- _EXERCISE TASKS_
**A)** Using the forum thread about a stapled cut, answer each question below:
(i) How many staples were used to close BF1911's cut?
(ii) For how many days were the staples left in?
(iii) For which wounds does rhrobert say he would still use sutures?
**B)** Translate this sentence from the forum thread about a stapled cut into Spanish: "I'd still use sutures for facial wounds or high flexibility joints, but staples are great for anything else."
(EXCERPT PROVIDED Opens)
# Stapled cut



## BF1911 (Feb 9, 2015)

Had an accident prepping a fire drill set. Knife slipped off and I heard it hit bone. My wife fixed me up. We'll keep an eye on infection.


----------



## BF1911 (Feb 9, 2015)

Finished. Three staples.


----------



## BF1911 (Feb 9, 2015)

Cut before closed.


----------



## txcatlady (Sep 26, 2013)

My granddaughter fell and cut her head tonight. In the ER they did not papoose her. She is 4. It took all 4 of them to hold her down for the two staples. She strained so hard that she now has broken blood vessels on her eye lids and under her eyes. Poor baby and poor mom and dad. The doctor is a good one. I have met him before. I told her if she would be still to tie a hair on each side in a knot to hold it together. When knot grows out, snip it off as wound should be healed. I wish they had tried it.


----------



## BF1911 (Feb 9, 2015)

txcatlady said:


> My granddaughter fell and cut her head tonight. In the ER they did not papoose her. She is 4. It took all 4 of them to hold her down for the two staples. She strained so hard that she now has broken blood vessels on her eye lids and under her eyes. Poor baby and poor mom and dad. The doctor is a good one. I have met him before. I told her if she would be still to tie a hair on each side in a knot to hold it together. When knot grows out, snip it off as wound should be healed. I wish they had tried it.


Really sorry about all that. I hope she has a speedy recovery.


----------



## camo2460 (Feb 10, 2013)

Boy I bet that felt real good, nice closure with those staples. BTW how did your fire board turn out?


----------



## TheLazyL (Jun 5, 2012)

BF1911 said:


> Cut before closed.


Nice clean cut. Looks like craftsmanship on your part. 

Should get you out of honey do chores for awhile!


----------



## BF1911 (Feb 9, 2015)

camo2460 said:


> Boy I bet that felt real good, nice closure with those staples. BTW how did your fire board turn out?


Fire board was postponed! I had a meeting that evening and am back to work now. I'll post that when I get back to it and get it finished.


----------



## LincTex (Apr 1, 2011)

BF1911 said:


> My wife fixed me up...


It's nice to have a Mrs. who can do that!


----------



## BF1911 (Feb 9, 2015)

Finished product. We left them in for 9 days. All is well. No infection. Confidence boosted.


----------



## rhrobert (Apr 27, 2009)

Good job.
I also bought some staplers and staple removers. It's faster and easier on a wound that doesn't need to look good. I'd still use sutures for facial wounds or high flexibility joints, but staples are great for anything else. 

Even no one with any experience can place or remove them....the biggest thing is to make sure your wound is clean and sterile first.


----------
(EXCERPT PROVIDED Closes)
(GIVEN INFORMATION Opens)
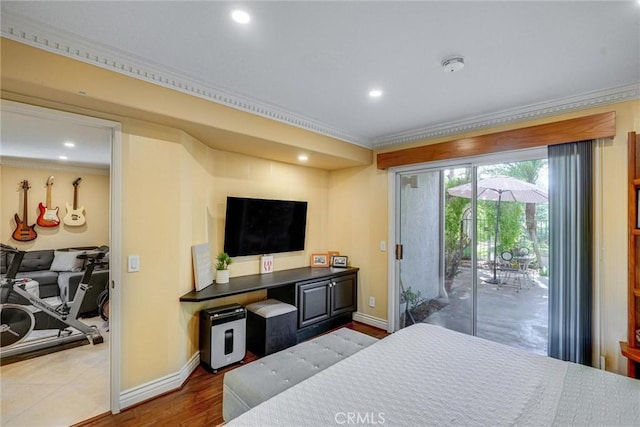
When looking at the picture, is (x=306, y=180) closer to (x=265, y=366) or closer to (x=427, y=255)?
(x=427, y=255)

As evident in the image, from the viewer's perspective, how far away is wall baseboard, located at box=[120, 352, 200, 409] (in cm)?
222

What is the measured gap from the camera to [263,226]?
3.61 m

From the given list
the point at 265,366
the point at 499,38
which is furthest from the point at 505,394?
the point at 499,38

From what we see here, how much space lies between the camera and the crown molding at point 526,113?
2359 mm

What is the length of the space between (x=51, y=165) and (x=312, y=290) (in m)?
4.68

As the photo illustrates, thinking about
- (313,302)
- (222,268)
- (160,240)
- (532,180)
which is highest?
(532,180)

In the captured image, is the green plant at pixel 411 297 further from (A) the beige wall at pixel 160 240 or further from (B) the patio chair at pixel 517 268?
(A) the beige wall at pixel 160 240

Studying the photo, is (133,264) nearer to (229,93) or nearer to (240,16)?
(229,93)

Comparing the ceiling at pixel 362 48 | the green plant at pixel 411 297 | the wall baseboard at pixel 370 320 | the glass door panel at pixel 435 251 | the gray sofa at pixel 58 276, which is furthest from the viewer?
the gray sofa at pixel 58 276

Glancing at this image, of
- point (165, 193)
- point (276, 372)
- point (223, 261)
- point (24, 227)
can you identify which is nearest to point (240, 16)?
point (165, 193)

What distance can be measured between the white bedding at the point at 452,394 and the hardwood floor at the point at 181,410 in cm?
118

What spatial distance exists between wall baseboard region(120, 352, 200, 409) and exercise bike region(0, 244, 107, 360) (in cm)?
160

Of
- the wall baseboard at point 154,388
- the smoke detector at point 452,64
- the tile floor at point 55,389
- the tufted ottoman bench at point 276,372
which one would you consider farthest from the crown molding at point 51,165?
→ the smoke detector at point 452,64

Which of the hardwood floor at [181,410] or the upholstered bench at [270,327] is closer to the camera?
the hardwood floor at [181,410]
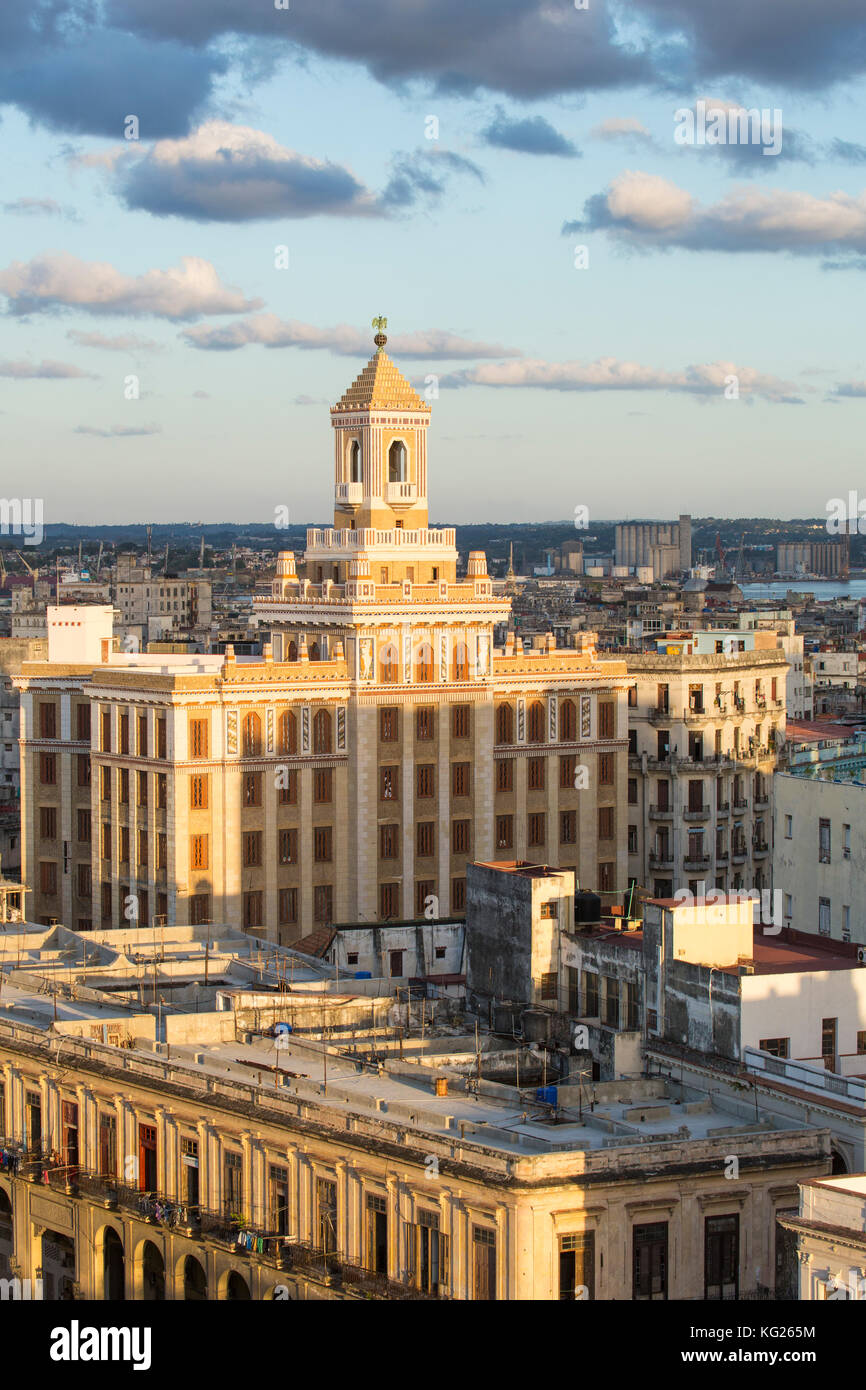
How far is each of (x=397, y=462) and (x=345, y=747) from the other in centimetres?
1535

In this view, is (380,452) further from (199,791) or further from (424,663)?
(199,791)

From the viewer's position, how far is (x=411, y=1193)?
58.2 metres

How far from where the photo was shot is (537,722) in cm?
11588

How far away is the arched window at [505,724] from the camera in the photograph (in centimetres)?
11475

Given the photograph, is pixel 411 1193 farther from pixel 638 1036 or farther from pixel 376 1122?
pixel 638 1036

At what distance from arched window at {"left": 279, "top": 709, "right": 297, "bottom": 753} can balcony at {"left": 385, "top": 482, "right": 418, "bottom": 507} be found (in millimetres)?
13605

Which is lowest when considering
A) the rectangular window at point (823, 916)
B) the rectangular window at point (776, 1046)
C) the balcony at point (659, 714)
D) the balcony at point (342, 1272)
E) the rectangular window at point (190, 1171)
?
the balcony at point (342, 1272)

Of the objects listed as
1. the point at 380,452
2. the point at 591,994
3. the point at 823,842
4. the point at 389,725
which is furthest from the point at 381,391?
the point at 591,994

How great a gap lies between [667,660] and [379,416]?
19.3 meters

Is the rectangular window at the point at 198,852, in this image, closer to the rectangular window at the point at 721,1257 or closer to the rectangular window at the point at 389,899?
the rectangular window at the point at 389,899

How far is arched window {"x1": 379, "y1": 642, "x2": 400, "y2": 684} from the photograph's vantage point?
111m

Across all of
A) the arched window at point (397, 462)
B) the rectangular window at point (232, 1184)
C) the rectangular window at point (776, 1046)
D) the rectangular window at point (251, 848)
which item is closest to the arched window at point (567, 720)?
the arched window at point (397, 462)

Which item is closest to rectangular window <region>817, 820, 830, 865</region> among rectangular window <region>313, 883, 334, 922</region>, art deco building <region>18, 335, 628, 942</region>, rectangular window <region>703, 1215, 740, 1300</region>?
art deco building <region>18, 335, 628, 942</region>

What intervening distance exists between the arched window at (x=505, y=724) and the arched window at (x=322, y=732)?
9.09 meters
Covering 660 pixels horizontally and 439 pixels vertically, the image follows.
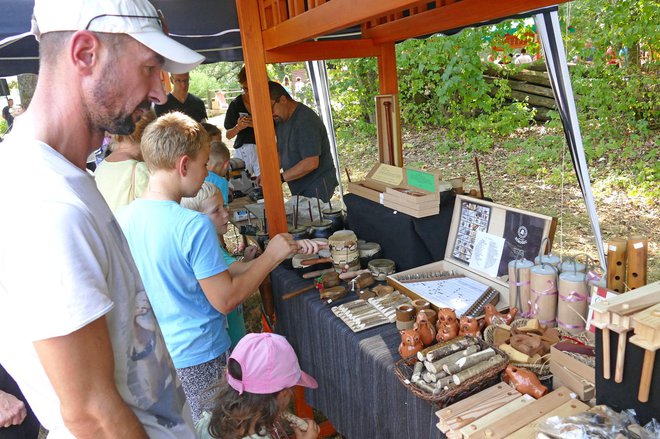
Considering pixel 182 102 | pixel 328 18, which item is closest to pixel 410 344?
pixel 328 18

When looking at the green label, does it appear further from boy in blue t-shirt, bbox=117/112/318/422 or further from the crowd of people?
the crowd of people

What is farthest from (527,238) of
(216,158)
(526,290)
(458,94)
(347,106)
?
(347,106)

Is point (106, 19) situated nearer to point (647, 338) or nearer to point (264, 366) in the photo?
point (264, 366)

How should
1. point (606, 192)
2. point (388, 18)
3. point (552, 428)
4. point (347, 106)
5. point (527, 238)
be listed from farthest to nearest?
point (347, 106)
point (606, 192)
point (388, 18)
point (527, 238)
point (552, 428)

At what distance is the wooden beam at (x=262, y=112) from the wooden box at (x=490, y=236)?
2.82ft

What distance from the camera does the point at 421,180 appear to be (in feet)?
7.54

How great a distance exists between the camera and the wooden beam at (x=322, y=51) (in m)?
2.53

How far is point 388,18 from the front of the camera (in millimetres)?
(GIVEN INFORMATION Closes)
- _RESPONSES BY TASK_
**A)**
(i) Three.
(ii) Nine days.
(iii) Facial wounds and high-flexibility joints.

**B)** Aun así, usaría suturas para heridas faciales o articulaciones de gran flexibilidad, pero las grapas son excelentes para todo lo demás.